** START Record excerpts **

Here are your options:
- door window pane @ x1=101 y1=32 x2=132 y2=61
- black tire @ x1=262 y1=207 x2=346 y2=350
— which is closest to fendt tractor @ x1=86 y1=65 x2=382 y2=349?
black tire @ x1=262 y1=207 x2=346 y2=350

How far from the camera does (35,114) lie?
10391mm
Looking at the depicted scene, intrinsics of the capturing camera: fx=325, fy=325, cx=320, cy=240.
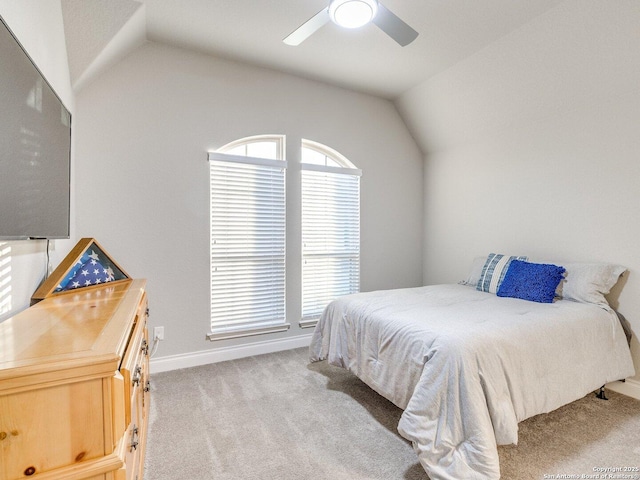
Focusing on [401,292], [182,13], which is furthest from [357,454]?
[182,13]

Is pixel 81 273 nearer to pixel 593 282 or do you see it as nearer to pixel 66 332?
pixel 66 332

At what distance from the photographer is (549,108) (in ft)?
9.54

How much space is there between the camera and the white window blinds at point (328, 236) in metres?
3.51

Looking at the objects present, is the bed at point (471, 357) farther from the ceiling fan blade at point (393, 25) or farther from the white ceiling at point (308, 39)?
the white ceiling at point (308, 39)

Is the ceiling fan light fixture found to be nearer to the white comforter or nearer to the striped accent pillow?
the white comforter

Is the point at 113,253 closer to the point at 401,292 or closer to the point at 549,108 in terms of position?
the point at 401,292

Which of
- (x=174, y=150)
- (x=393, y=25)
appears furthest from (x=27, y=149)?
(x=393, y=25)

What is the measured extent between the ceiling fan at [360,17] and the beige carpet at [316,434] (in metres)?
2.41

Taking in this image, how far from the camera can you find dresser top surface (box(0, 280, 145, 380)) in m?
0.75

** END Record excerpts **

Problem requirements ->
Can you put the lines above into a JSON list of strings, one string per line, with blank lines skipped and the picture left out?

Task answer ->
[
  "Here are your options:",
  "- door window pane @ x1=101 y1=32 x2=132 y2=61",
  "- black tire @ x1=262 y1=207 x2=346 y2=350",
  "— which is closest to fendt tractor @ x1=86 y1=65 x2=382 y2=349?",
  "black tire @ x1=262 y1=207 x2=346 y2=350",
  "How far from the camera does (35,114) lie?",
  "10391mm",
  "Looking at the depicted scene, intrinsics of the capturing camera: fx=325, fy=325, cx=320, cy=240.",
  "Focusing on [401,292], [182,13], which is furthest from [357,454]?",
  "[182,13]",
  "Is pixel 81 273 nearer to pixel 593 282 or do you see it as nearer to pixel 66 332?",
  "pixel 66 332",
  "At what distance from the photographer is (549,108) (in ft)?",
  "9.54",
  "How much space is there between the camera and the white window blinds at point (328, 236) in metres?",
  "3.51",
  "Looking at the objects present, is the bed at point (471, 357) farther from the ceiling fan blade at point (393, 25) or farther from the white ceiling at point (308, 39)?",
  "the white ceiling at point (308, 39)",
  "Is the ceiling fan light fixture found to be nearer to the white comforter or nearer to the striped accent pillow?",
  "the white comforter",
  "Is the point at 113,253 closer to the point at 401,292 or closer to the point at 549,108 in terms of position?",
  "the point at 401,292",
  "Which of",
  "- (x=174, y=150)",
  "- (x=393, y=25)",
  "appears furthest from (x=27, y=149)?",
  "(x=393, y=25)",
  "What is the measured extent between the ceiling fan at [360,17] and the beige carpet at [316,434] (in metres)?",
  "2.41",
  "Taking in this image, how far from the camera can you find dresser top surface (box(0, 280, 145, 380)) in m?",
  "0.75"
]